For more detailed information on the results of the PFS, please consult the Wits Gold website at www.witsgold.com. The Technical Report on the PFS by Turgis, dated 26 July 2012 is available on the Wits Gold website and at www.sedar.com. The PFS was completed under the guidelines of the South African Code for Reporting of Mineral Resources and Mineral Reserves ("SAMREC Code") as well as the Canadian National Instrument 43-101, and was undertaken by the independent consultants, Jim Pooley and Jon Hudson ("the Qualified/Competent Persons"), from Turgis Mining Consultants ("Turgis") and independent of Wits Gold. These independent Qualified/Competent Persons have approved the technical contents of the news release pertaining to the PFS results.

FORWARD LOOKING STATEMENTS

Certain statements in this news release may constitute forward-looking information within the meaning of securities laws.  In some cases, forward-looking information can be identified by use of terms such as "may", "will", "should", "expect", "believe", "plan", "scheduled", "intend", "estimate", "forecast", "predict", "potential", "continue", "likely", "anticipate" or other similar expressions concerning matters that are not historical facts.  Forward-looking information may relate to management's future outlook and anticipated events or results, and may include statements or information regarding the future plans or prospects of the Company.  Without limitation, statements about the final Feasibility Study and development of the mine at the DBM Project, the timing of drilling and shaft sinking, the required capital expenditures, the time required for the mine at the DBM Project to enter production, the length of time the mine at the DBM Project will operate at full production, the number of employment opportunities created by the DBM Project, the annual production of gold at the DBM Mine and other related statements concerning development, social and labour plan commitments, operations and production at the DBM Mine are forward-looking information.

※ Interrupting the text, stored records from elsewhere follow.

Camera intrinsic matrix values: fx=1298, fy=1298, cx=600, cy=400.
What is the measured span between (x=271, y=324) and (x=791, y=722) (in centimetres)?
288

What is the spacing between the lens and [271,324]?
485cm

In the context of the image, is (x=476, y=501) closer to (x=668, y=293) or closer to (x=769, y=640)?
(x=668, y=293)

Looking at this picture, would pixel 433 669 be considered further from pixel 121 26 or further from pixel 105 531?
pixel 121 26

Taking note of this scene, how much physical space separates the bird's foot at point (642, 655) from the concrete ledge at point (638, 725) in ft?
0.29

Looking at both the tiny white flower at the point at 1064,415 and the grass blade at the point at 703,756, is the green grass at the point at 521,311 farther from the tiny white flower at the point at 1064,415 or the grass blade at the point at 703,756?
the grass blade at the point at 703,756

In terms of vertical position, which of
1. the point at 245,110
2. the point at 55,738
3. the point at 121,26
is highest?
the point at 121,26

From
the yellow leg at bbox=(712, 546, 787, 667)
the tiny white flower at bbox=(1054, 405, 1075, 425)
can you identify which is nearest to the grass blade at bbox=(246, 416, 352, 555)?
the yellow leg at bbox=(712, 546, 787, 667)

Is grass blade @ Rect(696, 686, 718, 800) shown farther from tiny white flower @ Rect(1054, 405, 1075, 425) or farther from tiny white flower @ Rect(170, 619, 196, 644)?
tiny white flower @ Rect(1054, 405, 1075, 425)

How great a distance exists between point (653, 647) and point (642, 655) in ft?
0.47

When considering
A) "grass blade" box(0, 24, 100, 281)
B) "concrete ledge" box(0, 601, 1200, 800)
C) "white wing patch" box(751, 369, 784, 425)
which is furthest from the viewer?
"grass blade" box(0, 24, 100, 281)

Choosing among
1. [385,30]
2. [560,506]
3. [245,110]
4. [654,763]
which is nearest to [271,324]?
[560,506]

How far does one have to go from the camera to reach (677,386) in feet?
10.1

Forward-looking information involves known and unknown risks, uncertainties and other important factors that could cause the actual results, performance or achievements of the Company to be materially different from the future results, performance or achievements expressed or implied by such forward looking information.  Such risks, uncertainties and other important factors include among others: economic, business and political conditions in South Africa; decreases in the market price of gold; hazards associated with underground and surface gold mining; the ability to attract and retain qualified personnel; labour disruptions; changes in laws and government regulations, particularly environmental regulations and mineral rights legislation including risks relating to the acquisition of the necessary licences and permits; changes in exchange rates; currency devaluations and inflation and other macro-economic factors; risk of changes in capital and operating costs, financing, capitalization and liquidity risks, including the risk that the financing required to fund all currently planned exploration and related activities may not be available on satisfactory terms, or at all; the ability to maximize the value of any economic resources.  These forward-looking statements speak only as of the date of this document.

You should not place undue importance on forward-looking information and should not rely upon this information as of any other date.  The Company undertakes no obligation to update publicly or release any revisions to these forward-looking statements to reflect events or circumstances after the date of this document or to reflect the occurrence of unanticipated events except where required by applicable laws.